Eskil Vogt’s “Blind” is about a writer who goes blind while in her mid-30s. But don’t think for a moment this is your standard drama about a character dealing with her disability, her human spirit triumphant. Instead, it’s a playful and knotty puzzle of a film about what can happen inside an imaginative mind, one that’s suddenly had one of its key links to the outside world cut off. The film premiered at the 2014 Sundance Film Festival and is now out on DVD from Zeitgeist Films.

Ingrid (Ellen Dorrit Petersen) is the writer, for whom blindness began as a small smudge on her vision. Unwilling to navigate the outside world, she stays inside her chilly white Oslo apartment. Her disconnection with the world around her is more than physical — relations with her husband Morten (Henrik Rafaelsen) have grown strained, and Ingrid imagines that he sneaks into the apartment to silently watch her stumble around. (That may be true, or it may not.)

We’re also presented with another character, Einar (Marius Kolbenstvedt), a lonely man whose interactions with other people are entirely visual, whether he’s surfing Internet porn or peeping at the woman in the apartment across the street. Einar’s adventures in Internet porn, exploring one fetish and than another, are chronicled by Ingrid in hilariously dry voiceover narration.

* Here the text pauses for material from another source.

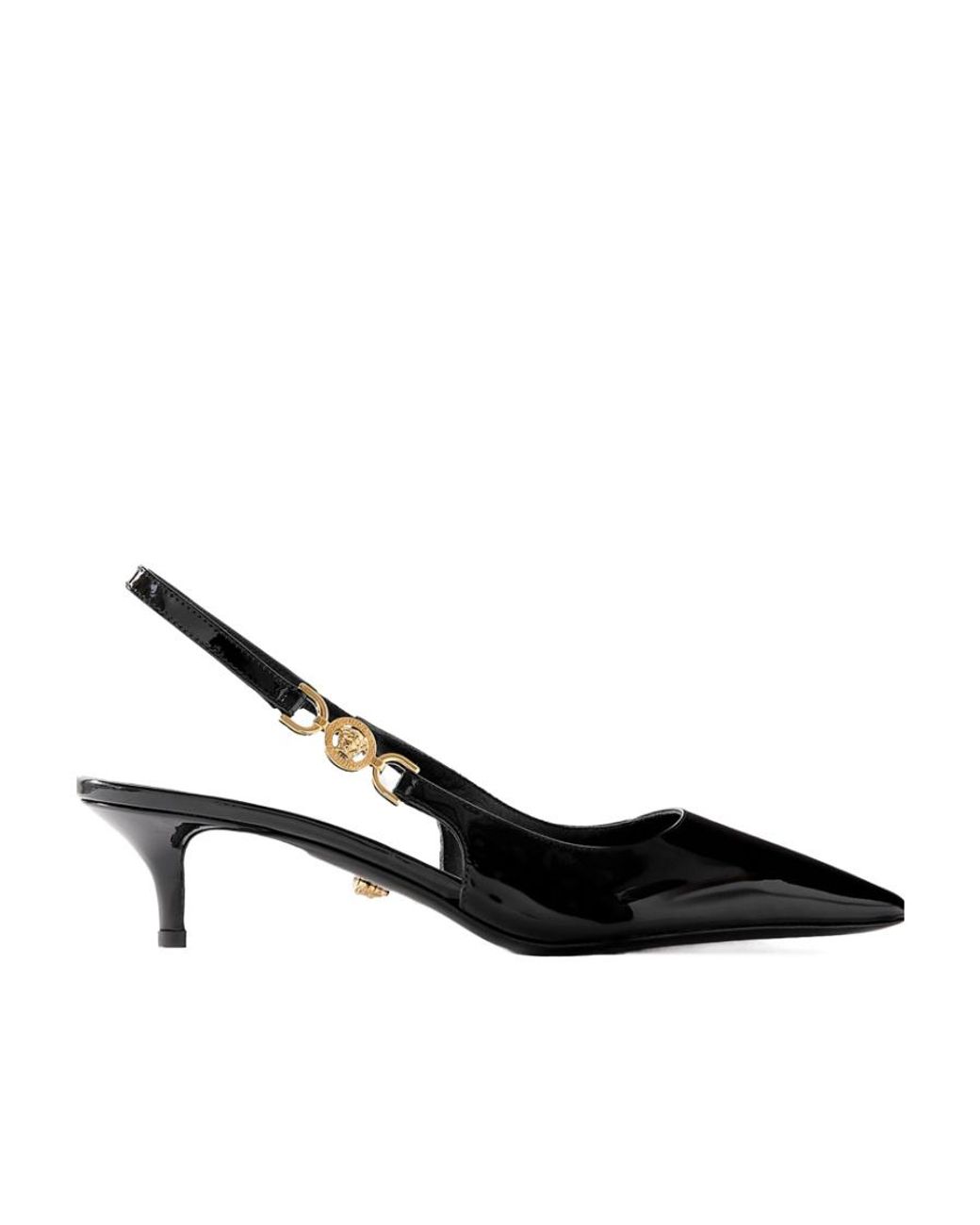 Versace Black Medusa '95 Slingback Pumps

In a scene that’s emblematic of the film’s playful narrative and shifting perspectives, we watch Einar as he watches the woman across the street, as she slips into a negligee, rubs lotion absent-mindedly on her skin, pads around the apartment. It’s an erotically-charged scene. But later, Vogt replays the same scene from the woman’s perspective — she’s a lonely single mother trying to cope with an unanticipated weekend without her beloved daughter to keep her company.

As the film goes on, the narrative gets more and more fractured — Einar and Morten, old college friends, meet in a coffee shop, but as the camera cuts back and forth sometimes they’re on a train together. Gradually, it becomes clear that Ingrid is not just narrating these encounters — she may be manipulating them as well.

Blind, Sundance Film Festival 2014

While “Blind” is Vogt’s first film as a director, he co-wrote “Reprise” and “Oslo August 31st” with director Joachim Trier, and “Blind” has the unconventional storytelling of the former and the emotional honesty of the latter.  It’s the dance between the two — the heady ideas and the depth of feeling — that make “Blind” such a joy to watch, keeping it from being either an exercise in meta or in pathos.

Instead, it becomes a resonant and sexy film about perception — how we see each others and ourselves, and how easy it is to slip down the rabbit hole of our own misperceptions. For a film called “Blind,” it sees a lot about us.